=== Texto mostrado ===

26 de julio de 2020

El dudoso Cellini, el trompetero Agniolino, la fuga de demonios y la necesaria omisión de Mujica Láinez

Detalle del tímpano de la catedral de Bamberg, imagen tomada de wordPress.com


Como ocurre con cualquier producto cultural, la historia de su elaboración nos ayuda a comprender mejor el resultado final o, cuando menos, siempre encierra alguna curiosidad digna de interés. Hoy, echando un leve vistazo a la tramoya de Bomarzo, entenderemos cómo una omisión es necesaria para no estropear la cadencia encantada de una de las invenciones más bellas de la literatura.
De omisiones, precisamente, abunda la autobiografía de Benvenuto Cellini, un hombre peligroso, colérico, excesivo, rondador de cadalsos y adicto a los efebos, tan refinado en su arte como bruto en su existencia, que unas veces tiene que callar a la fuerza y otras, simplemente, se resiste a adelgazar su ego (ambas razones le obligan al silencio, por ejemplo, sobre su bisexualidad). La mentira, en estas circunstancias, viene de la mano, como comprobaremos. Su Vida, no obstante, pese a estos desconchones de azogue, es un espejo de la época, un tesoro documental para los estudiosos del Renacimiento, del mismo modo que la Historia de mi vida, a cargo de otro ególatra profundo, Giacomo Casanova, nos abre un ventanal grandioso a la Europa del XVIII (de paso, apuntemos que, cotejando ambos textos, el florentino Cellini es poco menos que un analfabeto al lado del veneciano Casanova). Por esta razón, Mujica Láinez, maestro meticuloso, orfebre de la novela como Cellini lo fue de los metales, utilizó la Vida como unos de los pilares bibliográficos fundamentales a la hora de construir esa catedral de las letras llamada Bomarzo. Quien tenga la feliz oportunidad de encadenar ambas lecturas podrá corroborar hasta qué punto esto es cierto. Exageradamente cierto.

===

**Tarea asignada a:**
Reduce a una lista el párrafo del texto que empieza con «De omisiones, precisamente» y conserva sus datos principales.

=== Material de trabajo ===

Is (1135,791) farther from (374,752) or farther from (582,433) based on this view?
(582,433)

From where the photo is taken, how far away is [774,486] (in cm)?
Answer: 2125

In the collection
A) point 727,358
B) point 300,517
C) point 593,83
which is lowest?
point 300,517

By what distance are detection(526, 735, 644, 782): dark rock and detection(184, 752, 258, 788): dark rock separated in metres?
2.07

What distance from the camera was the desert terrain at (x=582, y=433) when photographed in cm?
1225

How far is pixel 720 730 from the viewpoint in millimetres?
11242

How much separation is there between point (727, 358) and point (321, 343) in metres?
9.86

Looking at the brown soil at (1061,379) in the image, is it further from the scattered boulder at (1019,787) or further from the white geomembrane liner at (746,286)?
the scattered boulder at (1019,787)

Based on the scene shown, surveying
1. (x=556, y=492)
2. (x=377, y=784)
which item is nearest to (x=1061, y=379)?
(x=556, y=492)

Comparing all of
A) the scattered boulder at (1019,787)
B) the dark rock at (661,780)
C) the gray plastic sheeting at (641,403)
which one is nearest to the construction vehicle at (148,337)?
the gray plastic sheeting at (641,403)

===
=== Material de trabajo ===

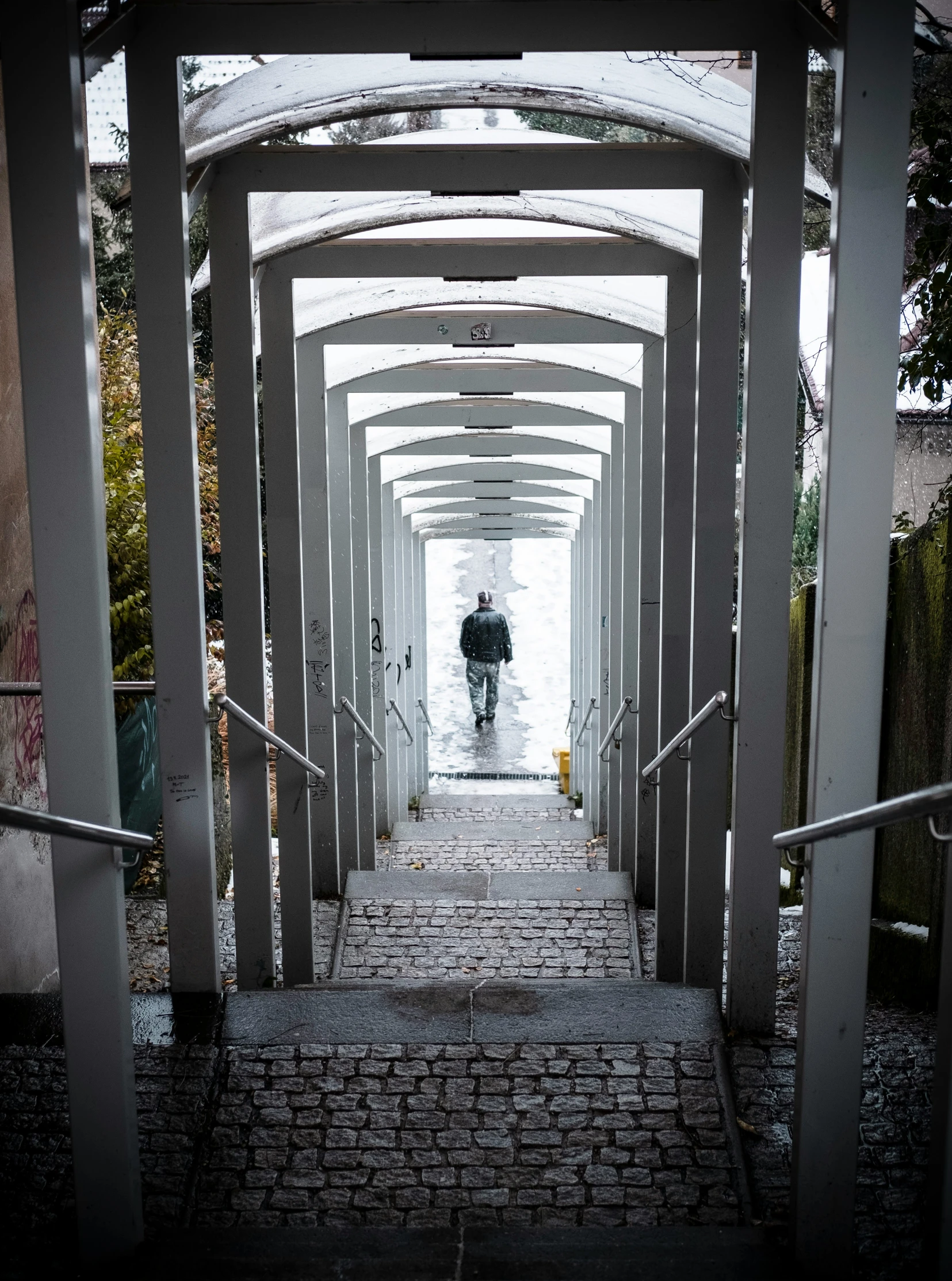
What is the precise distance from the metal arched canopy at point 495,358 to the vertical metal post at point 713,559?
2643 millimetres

===

**Tarea asignada b:**
Por favor, muestra todas las líneas de los registros que contengan la cadena «dark». Ten en cuenta que importan las mayúsculas y las minúsculas.

**Respuesta correcta a:**
- La autobiografía de Benvenuto Cellini abunda en omisiones.
- Cellini fue un hombre peligroso, colérico, excesivo, rondador de cadalsos y adicto a los efebos, tan refinado en su arte como bruto en su existencia.
- Unas veces tiene que callar a la fuerza y otras se resiste a adelgazar su ego. Ambas razones le obligan al silencio, por ejemplo, sobre su bisexualidad.
- En estas circunstancias, la mentira viene de la mano.
- Aun así, su Vida es un espejo de la época y un tesoro documental para los estudiosos del Renacimiento. Lo mismo hace la Historia de mi vida de Giacomo Casanova con la Europa del XVIII.
- Al cotejar ambos textos, el florentino Cellini es poco menos que un analfabeto al lado del veneciano Casanova.
- Por eso Mujica Láinez utilizó la Vida como uno de los pilares bibliográficos fundamentales para construir Bomarzo.
- Quien encadene ambas lecturas podrá corroborar que esto es cierto, exageradamente cierto.

**Respuesta correcta b:**
By what distance are detection(526, 735, 644, 782): dark rock and detection(184, 752, 258, 788): dark rock separated in metres?
B) the dark rock at (661,780)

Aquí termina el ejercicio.